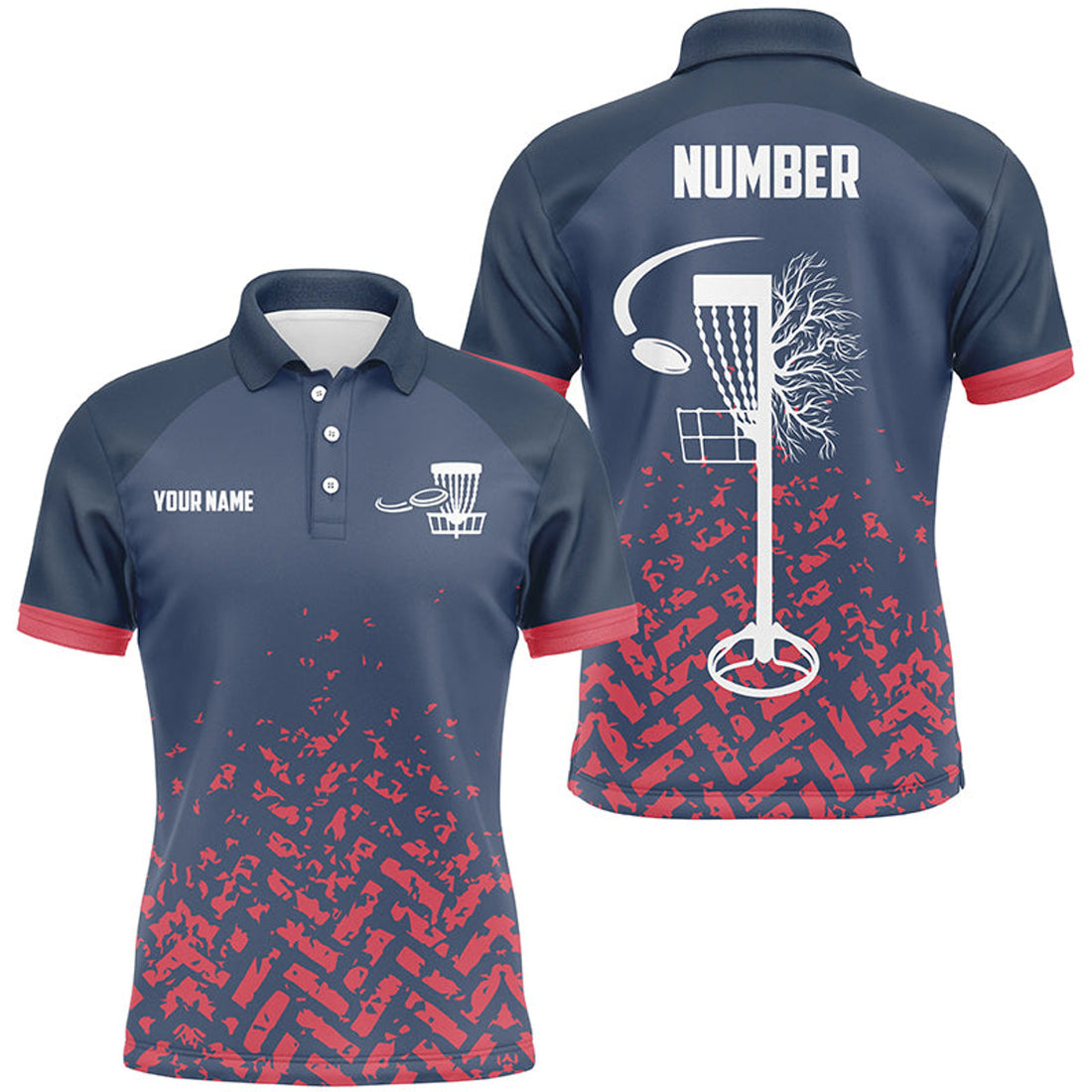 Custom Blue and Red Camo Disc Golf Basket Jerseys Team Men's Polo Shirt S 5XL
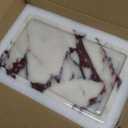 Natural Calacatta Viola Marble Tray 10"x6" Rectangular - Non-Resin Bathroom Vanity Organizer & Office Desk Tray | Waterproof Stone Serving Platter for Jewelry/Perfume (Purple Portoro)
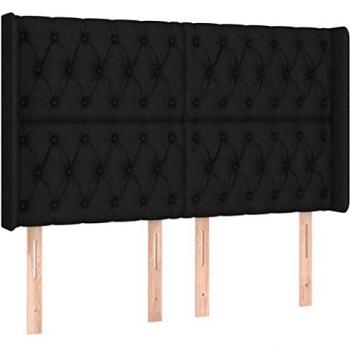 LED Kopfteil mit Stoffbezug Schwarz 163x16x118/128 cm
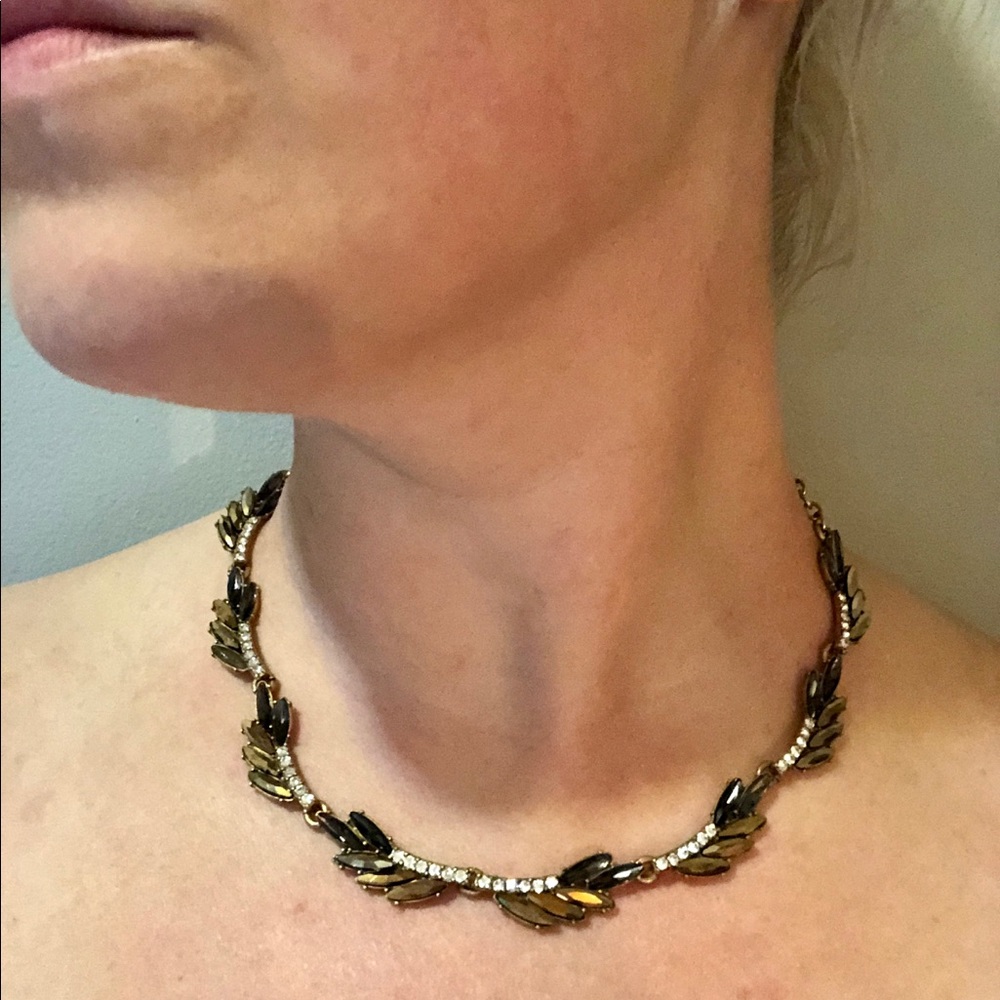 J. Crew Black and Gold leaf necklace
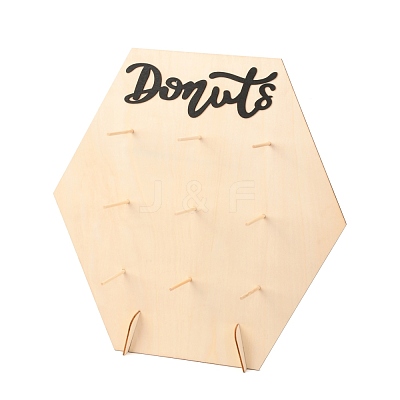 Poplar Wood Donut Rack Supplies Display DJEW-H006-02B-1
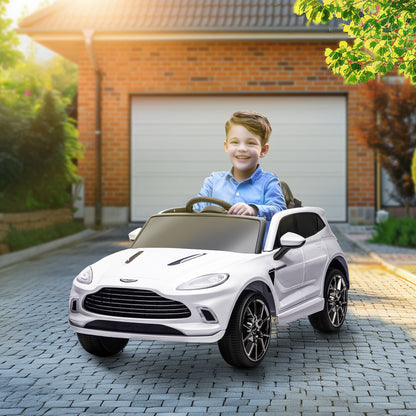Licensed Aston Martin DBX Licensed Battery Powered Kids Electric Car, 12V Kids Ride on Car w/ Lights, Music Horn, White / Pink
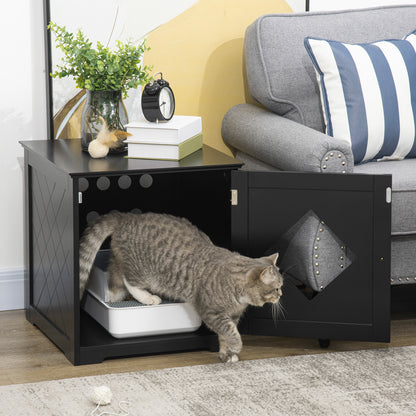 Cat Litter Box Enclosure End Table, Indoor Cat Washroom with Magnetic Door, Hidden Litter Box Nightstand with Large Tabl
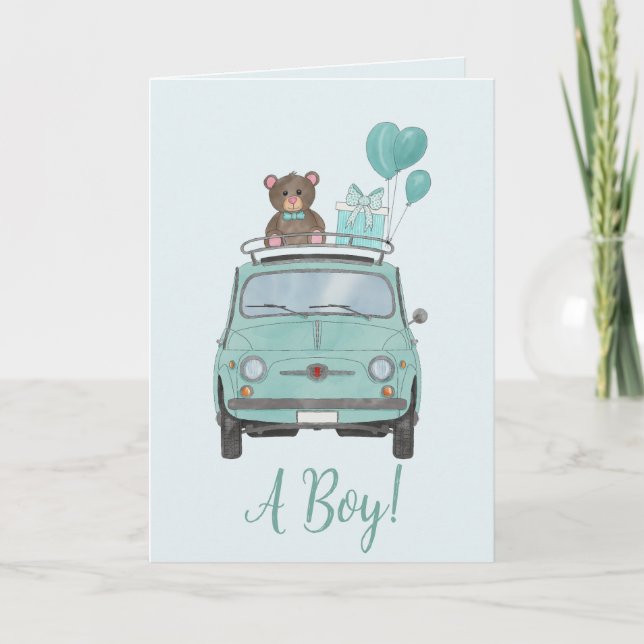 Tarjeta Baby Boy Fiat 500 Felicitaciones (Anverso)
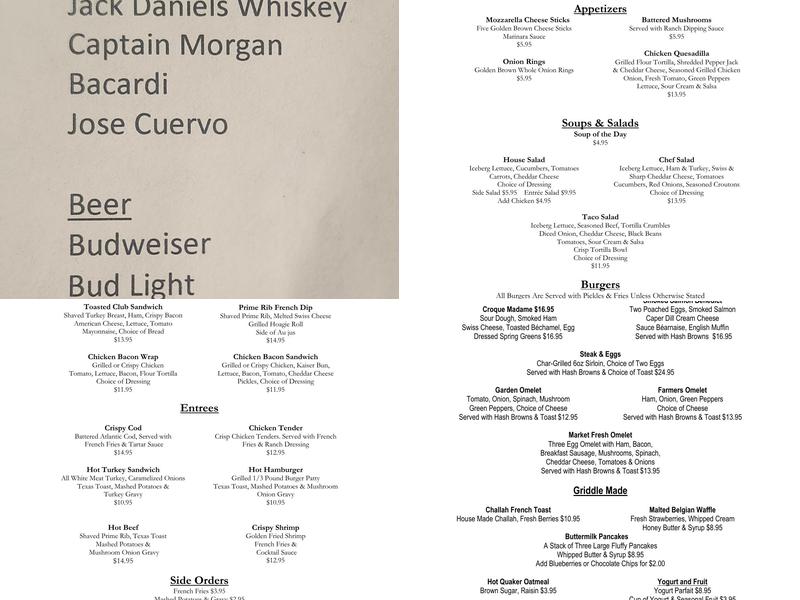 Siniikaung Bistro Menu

---

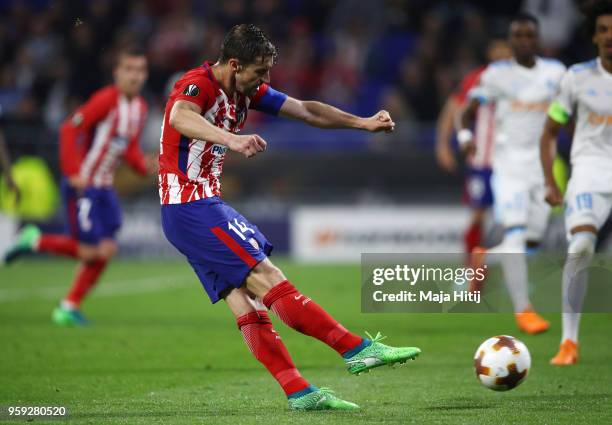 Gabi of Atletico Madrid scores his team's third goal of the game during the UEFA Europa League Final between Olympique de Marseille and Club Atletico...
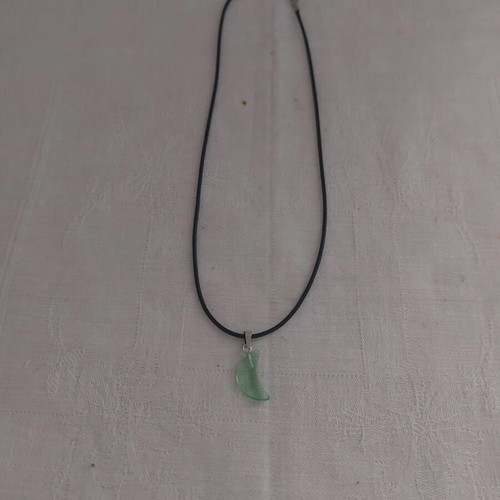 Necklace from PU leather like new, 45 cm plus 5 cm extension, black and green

◆ HOW TO COMPLETE THIS TASK ◆
Look above for the line with "Custom Blue and", then give again exactly every line from there through the line with "Siniikaung Bistro Menu", skipping the pictures.

◆ YOUR RESPONSE ◆
 Custom Blue and Red Camo Disc Golf Basket Jerseys Team Men's Polo Shirt S 5XL
 Natural Calacatta Viola Marble Tray 10"x6" Rectangular - Non-Resin Bathroom Vanity Organizer & Office Desk Tray | Waterproof Stone Serving Platter for Jewelry/Perfume (Purple Portoro)
 LED Kopfteil mit Stoffbezug Schwarz 163x16x118/128 cm
 J. Crew Black and Gold leaf necklace
 Poplar Wood Donut Rack Supplies Display DJEW-H006-02B-1
Licensed Aston Martin DBX Licensed Battery Powered Kids Electric Car, 12V Kids Ride on Car w/ Lights, Music Horn, White / Pink
 Cat Litter Box Enclosure End Table, Indoor Cat Washroom with Magnetic Door, Hidden Litter Box Nightstand with Large Tabl
 Tarjeta Baby Boy Fiat 500 Felicitaciones (Anverso)
 Siniikaung Bistro Menu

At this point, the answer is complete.